Judith Siegel Pearson Award 2024 winners excel
Wayne State congratulates Judith Siegel Pearson Award first place awardee Kristen Field for her "play sex/work: a triptych" and second place awardee Natalie Lambert for "Jan, Janet, and Janice."
The Judith Siegel Pearson Award is a national writing competition hosted by Wayne State University’s Department of English that recognizes creative or scholarly writing on subjects concerning women and focuses on a single genre each year; this year’s genre was drama. Established through the generous donation of Pearson’s family in 1982, the award is named in memory of Detroit native and WSU alumna Judith Siegel Pearson, B.A. ‘66, M.A. ‘68, Phi Beta Kappa. Pearson went on to receive her Ph.D. from Washington University (Missouri) and taught at the University of Missouri, St. Louis. There she became one of the first English instructors to include Women’s Studies methods in her classes.
A native of Melbourne, Australia, Field is pursuing a Ph.D. in Playwriting from Western Michigan University after having earned her M.F.A at Northwestern University. She describes her work as “a rumination on the pressures placed on women (and the pressures they place on themselves) to be a certain way – live up to certain standards and achieve certain goals in order to feel wanted and whole.” Field was inspired by her journey as a woman navigating the world and by “a desire to see the beauty in even the most damaged of us.” Field’s goals are to see her plays workshopped and produced and to work as an educator both in Australia and North America.

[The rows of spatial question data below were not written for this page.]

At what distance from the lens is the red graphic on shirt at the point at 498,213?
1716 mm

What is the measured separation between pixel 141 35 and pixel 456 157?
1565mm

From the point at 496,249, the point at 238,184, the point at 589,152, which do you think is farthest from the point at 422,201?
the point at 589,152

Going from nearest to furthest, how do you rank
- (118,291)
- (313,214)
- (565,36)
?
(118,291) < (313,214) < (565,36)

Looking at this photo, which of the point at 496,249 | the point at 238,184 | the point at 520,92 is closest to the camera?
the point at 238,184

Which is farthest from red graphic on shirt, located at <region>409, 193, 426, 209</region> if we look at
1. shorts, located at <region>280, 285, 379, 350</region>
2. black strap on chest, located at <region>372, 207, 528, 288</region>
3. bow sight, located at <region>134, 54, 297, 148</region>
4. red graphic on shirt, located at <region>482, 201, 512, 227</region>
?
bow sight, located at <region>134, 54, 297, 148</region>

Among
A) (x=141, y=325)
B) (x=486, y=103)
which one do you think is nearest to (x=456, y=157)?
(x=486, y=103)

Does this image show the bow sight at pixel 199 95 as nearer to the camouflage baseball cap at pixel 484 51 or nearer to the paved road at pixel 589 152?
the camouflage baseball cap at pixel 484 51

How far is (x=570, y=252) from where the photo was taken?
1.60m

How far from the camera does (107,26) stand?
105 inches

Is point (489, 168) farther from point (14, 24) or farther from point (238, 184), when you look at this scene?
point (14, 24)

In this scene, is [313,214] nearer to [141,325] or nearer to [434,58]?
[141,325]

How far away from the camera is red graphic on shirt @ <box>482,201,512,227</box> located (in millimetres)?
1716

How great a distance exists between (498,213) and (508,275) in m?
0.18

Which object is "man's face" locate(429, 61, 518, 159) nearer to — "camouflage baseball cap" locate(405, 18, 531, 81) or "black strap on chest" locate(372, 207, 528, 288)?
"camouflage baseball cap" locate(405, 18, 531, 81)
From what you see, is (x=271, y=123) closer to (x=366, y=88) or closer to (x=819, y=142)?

Lambert is a first-year M.F.A student in playwriting at the University of California, Los Angeles. Her play centers on three women who accidentally meet each other as “they sit on their window ledges from a great height, and talk about bad thoughts, bad poetry, Final Destination, and the debilitating allure of suicide.” Her inspiration comes from frustration with well-meaning phrases that shut down necessary conversations about mental health. Lambert wanted to write about “three women who took the time to actually listen to each other's reasons for suicide without undermining their issues in an attempt to save them.”
The competition is chaired by WSU English Director and Professor of Creative Writing Donovan Hohn and this year’s final judge was English Creative Writing Associate Professor of Teaching Chris Tysh. All competitions and awards are open to Wayne State students.